Observational & Pragmatic Research Institute Pte Ltd, Singapore, Singapore.
Data to Insights Research Solutions, Lisbon, Portugal.
Int J Chron Obstruct Pulmon Dis. 2020 Oct 29;15:2739-2750. doi: 10.2147/COPD.S269287. eCollection 2020.
This study aimed to evaluate the non-inferiority of initiating extrafine beclometasone dipropionate/formoterol fumarate (BDP/FF) versus double bronchodilation (long-acting beta-agonists [LABA]/long-acting muscarinic antagonists [LAMA]) among patients with a history of chronic obstructive pulmonary disease (COPD) exacerbations.
A historical cohort study was conducted using data from the UK's Optimum Patient Care Research Database. Patients with COPD ≥40 years at diagnosis were included if they initiated extrafine BDP/FF or any LABA/LAMA double therapy as a step-up from no maintenance therapy or monotherapy with inhaled corticosteroids (ICS), LAMA, or LABA and a history of ≥2 moderate/severe exacerbations in the previous two years. The primary outcome was exacerbation rate from therapy initiation until a relevant therapy change or end of follow-up. Secondary outcomes included rate of acute respiratory events, acute oral corticosteroids (OCS) courses, and antibiotic prescriptions with lower respiratory indication, modified Medical Research Council score (mMRC) ≥2, and time to first pneumonia diagnosis. The non-inferiority boundary was set at a relative difference of 15% on the ratio scale. Five potential treatment effect modifiers were investigated.

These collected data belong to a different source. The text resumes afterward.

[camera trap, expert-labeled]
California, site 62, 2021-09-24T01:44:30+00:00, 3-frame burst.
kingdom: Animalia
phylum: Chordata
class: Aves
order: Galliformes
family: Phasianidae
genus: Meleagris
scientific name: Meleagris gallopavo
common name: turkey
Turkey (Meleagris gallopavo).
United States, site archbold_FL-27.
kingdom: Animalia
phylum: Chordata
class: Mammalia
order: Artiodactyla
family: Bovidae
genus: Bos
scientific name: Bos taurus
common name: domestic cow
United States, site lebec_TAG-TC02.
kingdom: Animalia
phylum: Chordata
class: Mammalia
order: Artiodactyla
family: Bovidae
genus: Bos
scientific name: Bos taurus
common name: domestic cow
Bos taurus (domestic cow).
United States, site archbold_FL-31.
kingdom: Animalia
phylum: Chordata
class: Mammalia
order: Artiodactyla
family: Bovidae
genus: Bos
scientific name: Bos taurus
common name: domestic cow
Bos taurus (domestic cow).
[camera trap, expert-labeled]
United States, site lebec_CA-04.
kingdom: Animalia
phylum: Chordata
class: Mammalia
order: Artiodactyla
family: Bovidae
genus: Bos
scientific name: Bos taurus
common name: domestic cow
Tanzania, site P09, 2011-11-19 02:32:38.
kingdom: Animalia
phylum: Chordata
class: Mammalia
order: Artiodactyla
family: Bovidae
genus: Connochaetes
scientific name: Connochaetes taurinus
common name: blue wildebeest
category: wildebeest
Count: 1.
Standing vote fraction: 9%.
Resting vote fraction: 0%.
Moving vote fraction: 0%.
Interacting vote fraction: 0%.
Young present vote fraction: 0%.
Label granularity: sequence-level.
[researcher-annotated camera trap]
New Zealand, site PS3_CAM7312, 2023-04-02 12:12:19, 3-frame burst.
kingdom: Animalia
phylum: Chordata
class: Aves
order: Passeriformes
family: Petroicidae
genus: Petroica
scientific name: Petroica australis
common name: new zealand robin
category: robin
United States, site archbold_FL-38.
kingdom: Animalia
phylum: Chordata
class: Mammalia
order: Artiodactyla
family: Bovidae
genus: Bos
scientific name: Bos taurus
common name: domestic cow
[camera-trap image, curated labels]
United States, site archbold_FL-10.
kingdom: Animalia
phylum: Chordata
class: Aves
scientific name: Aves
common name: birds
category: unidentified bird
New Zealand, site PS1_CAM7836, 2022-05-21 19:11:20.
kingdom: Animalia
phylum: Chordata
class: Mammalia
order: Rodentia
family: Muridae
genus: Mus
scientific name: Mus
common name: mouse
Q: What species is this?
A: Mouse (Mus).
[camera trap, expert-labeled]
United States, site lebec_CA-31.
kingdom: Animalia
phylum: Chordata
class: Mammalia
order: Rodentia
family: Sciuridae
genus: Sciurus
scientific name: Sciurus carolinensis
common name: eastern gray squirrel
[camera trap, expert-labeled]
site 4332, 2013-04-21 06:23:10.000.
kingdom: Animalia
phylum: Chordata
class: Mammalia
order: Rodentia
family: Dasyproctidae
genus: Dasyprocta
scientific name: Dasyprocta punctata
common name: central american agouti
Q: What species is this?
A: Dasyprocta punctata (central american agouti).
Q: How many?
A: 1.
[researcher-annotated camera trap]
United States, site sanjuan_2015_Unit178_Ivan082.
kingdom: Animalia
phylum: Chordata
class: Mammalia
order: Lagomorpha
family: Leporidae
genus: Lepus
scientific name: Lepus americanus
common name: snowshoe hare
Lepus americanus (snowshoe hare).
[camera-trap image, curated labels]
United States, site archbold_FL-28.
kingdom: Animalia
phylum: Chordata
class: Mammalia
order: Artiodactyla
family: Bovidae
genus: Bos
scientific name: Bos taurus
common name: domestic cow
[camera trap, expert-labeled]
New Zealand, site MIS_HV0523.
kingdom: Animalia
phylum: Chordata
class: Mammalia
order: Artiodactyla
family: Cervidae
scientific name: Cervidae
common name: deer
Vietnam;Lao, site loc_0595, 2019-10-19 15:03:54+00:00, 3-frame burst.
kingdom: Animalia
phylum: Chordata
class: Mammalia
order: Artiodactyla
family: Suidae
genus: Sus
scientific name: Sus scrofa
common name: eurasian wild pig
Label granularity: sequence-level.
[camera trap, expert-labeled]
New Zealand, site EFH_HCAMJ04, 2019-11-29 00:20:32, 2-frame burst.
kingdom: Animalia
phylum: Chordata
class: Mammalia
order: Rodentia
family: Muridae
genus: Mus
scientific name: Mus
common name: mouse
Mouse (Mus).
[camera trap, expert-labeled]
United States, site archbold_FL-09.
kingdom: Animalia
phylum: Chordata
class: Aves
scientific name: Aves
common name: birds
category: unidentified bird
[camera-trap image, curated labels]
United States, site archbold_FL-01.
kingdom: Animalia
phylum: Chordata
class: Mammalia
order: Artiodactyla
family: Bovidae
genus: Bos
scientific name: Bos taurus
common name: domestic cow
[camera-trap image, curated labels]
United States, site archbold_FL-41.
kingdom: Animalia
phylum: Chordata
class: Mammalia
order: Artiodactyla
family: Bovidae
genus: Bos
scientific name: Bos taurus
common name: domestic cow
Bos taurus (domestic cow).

A total of 1735 patients initiated extrafine BDP/FF and 2450 patients initiated LABA/LAMA. The mean age was 70 years, 51% were male, 41% current smokers, and 85% had FEV <80% predicted. Extrafine BDP/FF showed non-inferiority to LABA/LAMA for rate of exacerbations (incidence rate ratio [IRR] = 1.01 [95% CI 0.94-1.09]), acute respiratory events (IRR = 0.98 [0.92-1.04]), acute OCS courses (IRR = 1.01 [0.91-1.11]), and antibiotic prescriptions (IRR = 0.99 [0.90-1.09]), but not for mMRC (OR = 0.93 [0.69-1.27]) or risk of pneumonia (HR = 0.50 [0.14-1.73]). None of the a priori defined effect modifier candidates affected the comparative effectiveness.
This study found that stepping up to extrafine BDP/FF from no maintenance or monotherapy was not inferior to stepping up to double bronchodilation therapy in patients with a history of exacerbations.
本研究旨在评估在有慢性阻塞性肺疾病(COPD)加重史的患者中,起始使用超细布地奈德/福莫特罗(BDP/FF)与起始双支气管扩张治疗(长效β-激动剂[LABA]/长效抗毒蕈碱拮抗剂[LAMA])相比的非劣效性。
采用来自英国 Optimum Patient Care Research Database 的数据进行历史队列研究。如果患者在诊断≥40 岁时开始使用超细 BDP/FF 或任何 LABA/LAMA 双重治疗,作为无维持治疗或吸入皮质类固醇(ICS)、LAMA 或 LABA 单药治疗的升级治疗,且在过去两年中有≥2 次中度/重度加重史,则将其纳入研究。主要结局是从治疗开始到相关治疗改变或随访结束时的加重率。次要结局包括急性呼吸道事件、急性口服皮质类固醇(OCS)疗程、有下呼吸道指征的抗生素处方、改良的医学研究委员会评分(mMRC)≥2 分和首次肺炎诊断的时间。非劣效性边界设定为比率标度上的相对差异 15%。研究调查了 5 个潜在的治疗效果修饰因子。
共有 1735 例患者起始超细 BDP/FF 治疗,2450 例患者起始 LABA/LAMA 治疗。平均年龄为 70 岁,51%为男性,41%为当前吸烟者,85%的患者有 FEV <80%预计值。超细 BDP/FF 治疗在加重率(发病率比[IRR] = 1.01 [95%CI 0.94-1.09])、急性呼吸道事件(IRR = 0.98 [0.92-1.04])、急性 OCS 疗程(IRR = 1.01 [0.91-1.11])和抗生素处方(IRR = 0.99 [0.90-1.09])方面与 LABA/LAMA 相比非劣效,但在 mMRC(OR = 0.93 [0.69-1.27])或肺炎风险(HR = 0.50 [0.14-1.73])方面不劣效。之前定义的治疗效果修饰因子候选者均不影响比较效果。
本研究发现,在有加重史的患者中,从无维持或单药治疗升级至超细 BDP/FF 治疗与升级至双支气管扩张治疗相比非劣效。